Howie forced a smile. “Thank you, Captain Finley. I sure will think about that.”

Captain Finley nodded and stalked off, shouting orders to his crew.

“Well, I thought on it some,” Howie muttered at Finley’s back. “I don’t guess I’ll have to think about it again.”

He stood and watched the sea. Late on the afternoon before, Jones had pointed far to starboard at the hundreds of small islands off the shore. The gray points of land looked peculiar; most were no more than stubs, ragged mounds of stone that seldom rose more than twenty feet above the sea.

“Don’t appear real natural, do they?” Jones had said. “That’s because they aren’t, Cory. What you’re looking at now is Old Los Angeles town. There’s a whole city there on the bottom. Right about
there
is where the shore used to be.” He waved his hand vaguely to the right.

“The War did that?” Howie couldn’t imagine such devastation, or what might have caused it.

“Partly the War,” Jones said. “Folks say it was more than that, though. That the unholy weapons of the time loosed something in the earth. The land just heaved up and cracked in two, and drowned the whole coast in the sea. Forty, fifty miles inland, and a hundred miles wide. No one can say if it happened that way—but the city’s down there, and that’s a fact.”

Howie could think of nothing to say. Long after Jones left, he stood and watched the dreary islands, until they vanished far astern.

N
ew Los Angeles was a hundred miles or more up the coast from the sunken older city. Howie remembered Tallahassee, and once again questioned the wisdom of naming new towns the same as places that had suffered a terrible fate. It didn’t seem like a good idea, but people didn’t appear to mind.

When the harbor came into view, Howie forgot all thoughts of ancient disaster and desolation. The port was a wondrous thing to see. Mountains marched right down to blue water, and hundreds of white structures sparkled in the sun. Everything seemed white and clean. The city sprawled along the bay—a bay which hadn’t been there before the Great War, Jones explained—and fine houses climbed the side of the green, forested slopes behind.

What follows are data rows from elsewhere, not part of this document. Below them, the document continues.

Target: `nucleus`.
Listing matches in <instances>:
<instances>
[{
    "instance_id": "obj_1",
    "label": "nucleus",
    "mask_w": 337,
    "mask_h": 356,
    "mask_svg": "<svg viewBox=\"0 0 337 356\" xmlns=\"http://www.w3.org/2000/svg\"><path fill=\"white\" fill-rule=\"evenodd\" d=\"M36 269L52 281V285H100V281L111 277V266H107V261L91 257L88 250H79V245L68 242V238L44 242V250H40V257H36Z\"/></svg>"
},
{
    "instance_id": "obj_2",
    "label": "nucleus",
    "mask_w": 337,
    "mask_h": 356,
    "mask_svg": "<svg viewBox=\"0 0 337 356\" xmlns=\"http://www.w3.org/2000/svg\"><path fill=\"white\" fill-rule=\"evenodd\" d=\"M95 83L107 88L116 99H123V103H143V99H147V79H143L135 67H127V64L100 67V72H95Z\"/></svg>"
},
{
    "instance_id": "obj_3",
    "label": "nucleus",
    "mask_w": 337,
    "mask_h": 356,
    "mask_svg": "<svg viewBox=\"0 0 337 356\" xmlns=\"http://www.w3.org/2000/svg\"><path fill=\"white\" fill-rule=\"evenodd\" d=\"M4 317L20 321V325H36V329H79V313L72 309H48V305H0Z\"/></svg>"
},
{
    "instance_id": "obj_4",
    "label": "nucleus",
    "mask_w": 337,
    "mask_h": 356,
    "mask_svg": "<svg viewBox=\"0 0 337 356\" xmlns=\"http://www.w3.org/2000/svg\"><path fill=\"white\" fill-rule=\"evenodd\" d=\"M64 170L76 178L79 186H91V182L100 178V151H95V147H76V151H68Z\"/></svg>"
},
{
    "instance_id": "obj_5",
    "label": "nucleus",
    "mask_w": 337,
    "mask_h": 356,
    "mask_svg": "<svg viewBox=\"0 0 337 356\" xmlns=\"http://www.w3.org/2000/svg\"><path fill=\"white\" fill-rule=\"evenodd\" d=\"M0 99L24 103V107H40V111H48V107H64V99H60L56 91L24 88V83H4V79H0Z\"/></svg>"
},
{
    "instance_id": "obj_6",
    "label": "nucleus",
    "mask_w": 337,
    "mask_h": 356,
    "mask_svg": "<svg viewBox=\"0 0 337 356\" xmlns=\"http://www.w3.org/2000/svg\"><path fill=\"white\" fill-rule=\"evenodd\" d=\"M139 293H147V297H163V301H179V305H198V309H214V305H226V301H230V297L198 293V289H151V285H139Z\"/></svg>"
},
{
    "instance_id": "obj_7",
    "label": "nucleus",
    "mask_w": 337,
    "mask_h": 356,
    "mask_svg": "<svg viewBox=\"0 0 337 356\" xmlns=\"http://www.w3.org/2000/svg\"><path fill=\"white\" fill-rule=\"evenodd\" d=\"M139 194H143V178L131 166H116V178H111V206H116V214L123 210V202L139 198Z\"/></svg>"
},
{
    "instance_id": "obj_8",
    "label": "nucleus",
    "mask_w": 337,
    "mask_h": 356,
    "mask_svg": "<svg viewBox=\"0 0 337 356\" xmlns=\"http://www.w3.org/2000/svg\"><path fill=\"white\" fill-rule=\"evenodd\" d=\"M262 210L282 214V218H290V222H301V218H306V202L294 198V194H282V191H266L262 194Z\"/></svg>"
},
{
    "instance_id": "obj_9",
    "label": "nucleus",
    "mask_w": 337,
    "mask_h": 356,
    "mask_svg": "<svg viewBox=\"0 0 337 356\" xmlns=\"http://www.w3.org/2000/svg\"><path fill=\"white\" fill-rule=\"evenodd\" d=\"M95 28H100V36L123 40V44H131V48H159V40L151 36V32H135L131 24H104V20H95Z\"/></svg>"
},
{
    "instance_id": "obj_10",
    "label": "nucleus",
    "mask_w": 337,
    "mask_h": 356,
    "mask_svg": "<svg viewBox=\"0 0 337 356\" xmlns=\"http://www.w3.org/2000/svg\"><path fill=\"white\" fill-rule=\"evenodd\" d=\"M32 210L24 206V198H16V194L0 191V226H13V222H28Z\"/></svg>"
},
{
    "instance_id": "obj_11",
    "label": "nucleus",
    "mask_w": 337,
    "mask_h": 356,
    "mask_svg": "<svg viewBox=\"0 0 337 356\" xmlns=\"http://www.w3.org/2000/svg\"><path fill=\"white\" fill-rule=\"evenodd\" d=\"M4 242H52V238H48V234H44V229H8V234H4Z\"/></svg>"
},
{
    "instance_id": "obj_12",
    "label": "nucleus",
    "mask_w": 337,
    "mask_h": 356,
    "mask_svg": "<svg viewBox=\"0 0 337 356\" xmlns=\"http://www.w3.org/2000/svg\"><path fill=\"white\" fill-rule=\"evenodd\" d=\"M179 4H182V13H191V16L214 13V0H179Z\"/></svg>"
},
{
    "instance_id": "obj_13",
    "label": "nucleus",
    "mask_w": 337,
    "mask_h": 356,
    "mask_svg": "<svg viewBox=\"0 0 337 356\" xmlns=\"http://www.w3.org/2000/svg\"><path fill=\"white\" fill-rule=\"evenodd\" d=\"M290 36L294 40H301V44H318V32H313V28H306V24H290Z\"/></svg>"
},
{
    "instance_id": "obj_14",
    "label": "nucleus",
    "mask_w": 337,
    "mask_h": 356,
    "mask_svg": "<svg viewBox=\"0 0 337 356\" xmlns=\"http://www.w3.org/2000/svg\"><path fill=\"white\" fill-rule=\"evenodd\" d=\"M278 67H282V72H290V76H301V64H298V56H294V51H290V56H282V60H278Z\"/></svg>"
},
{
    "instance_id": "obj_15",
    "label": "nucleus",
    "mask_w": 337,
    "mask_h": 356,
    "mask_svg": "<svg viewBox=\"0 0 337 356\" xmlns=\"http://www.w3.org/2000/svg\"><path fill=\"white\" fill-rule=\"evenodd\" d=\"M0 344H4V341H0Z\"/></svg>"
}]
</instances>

There was too much to see all at once. The harbor itself was full of vessels of all kinds. Howie was amazed to see some ships with canted, brightly colored sails. These great planes of canvas pictured strange and frightening beasts, lizards with bat like wings and open maws that breathed fire, other creatures with long sharp teeth and eyes like pumpkin seeds. More astonishing than the vividly colored sails were the tall black cylinders that sprouted amidships on these vessels. Often there were three or four cylinders in a row. At first, Howie thought the ships were simply on fire. Then, as they passed a ship close to port, he saw the tall columns were chimneys that belched forth clouds of gray smoke. Lorene had told him there were ships that had chimneys, but he hadn’t much believed her at the time.